Quinn v. Town of Hingham, Plymouth Sup. Ct.
PDP successfully argued a Motion for Summary Judgment based upon the protections of M.G.L. Chapter 21, Section 17C, the so called “Recreational Use Statute.” The litigation stemmed from a trip and fall accident in the parking lot of a public middle school in Hingham, MA. At the time of the accident, the Plaintiff was on school grounds, after hours, to attend her granddaughter’s school concert.
In plaintiff’s Complaint, she alleged that the Town “negligently failed to keep the area where the plaintiff tripped and fell in a reasonably safe condition,” and “failed to warn Plaintiff of the dangerous condition.” The Plaintiff neither presented nor pled a recklessness cause of action.

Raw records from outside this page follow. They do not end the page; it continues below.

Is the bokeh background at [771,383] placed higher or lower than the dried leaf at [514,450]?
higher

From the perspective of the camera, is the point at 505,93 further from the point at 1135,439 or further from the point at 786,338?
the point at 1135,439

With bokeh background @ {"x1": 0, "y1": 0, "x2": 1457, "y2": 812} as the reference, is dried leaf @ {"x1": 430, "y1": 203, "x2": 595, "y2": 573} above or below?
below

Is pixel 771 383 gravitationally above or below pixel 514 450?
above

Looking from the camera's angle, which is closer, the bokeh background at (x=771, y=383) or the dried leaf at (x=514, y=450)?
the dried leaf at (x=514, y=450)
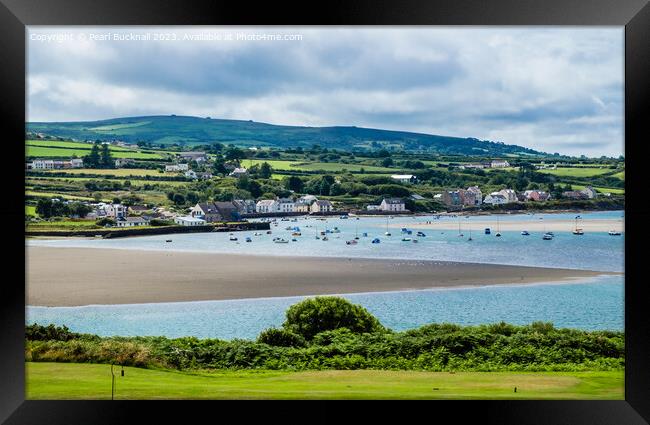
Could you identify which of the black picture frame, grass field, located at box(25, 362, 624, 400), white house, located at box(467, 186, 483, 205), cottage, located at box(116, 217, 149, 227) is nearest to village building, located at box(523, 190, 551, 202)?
white house, located at box(467, 186, 483, 205)

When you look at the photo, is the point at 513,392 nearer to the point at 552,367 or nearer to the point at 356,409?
the point at 552,367

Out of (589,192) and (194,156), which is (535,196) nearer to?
(589,192)

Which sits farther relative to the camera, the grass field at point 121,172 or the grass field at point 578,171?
the grass field at point 578,171

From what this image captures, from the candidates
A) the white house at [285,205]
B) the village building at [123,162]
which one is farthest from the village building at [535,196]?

In our Motion for Summary Judgment, PDP argued that the recreational use statute was applicable because the Town made the school available to the public, free of charge, for a purpose enumerated by the statute. In prior cases, the Court held that the Recreational Use Statute barred recovery by parents who tripped and fell on school property going to and from their respective child’s sporting events. Specifically, a mother who slipped and fell in a school parking lot while leaving her daughter’s basketball game, Seich v. Town of Canton, 426 Mass. 84, 86 (1997), and a mother who tripped and fell in a parking lot after leaving her son’s football game, Hoffman v. Town of Burlington, 2008 WL 2688762, *3 (Mass. Super. Ct.). Accordingly, we argued that Chapter 21 should also bar recovery by this Plaintiff, whose conduct was analogous, as she fell on her way out of a school concert.
The Superior Court granted the Motion for Summary Judgment, noting that all of the allegations in the Complaint fell squarely within the protections of Chapter 21. Going forward, this decision should prove helpful in defending future claims in which suit is brought against a municipality under similar circumstances.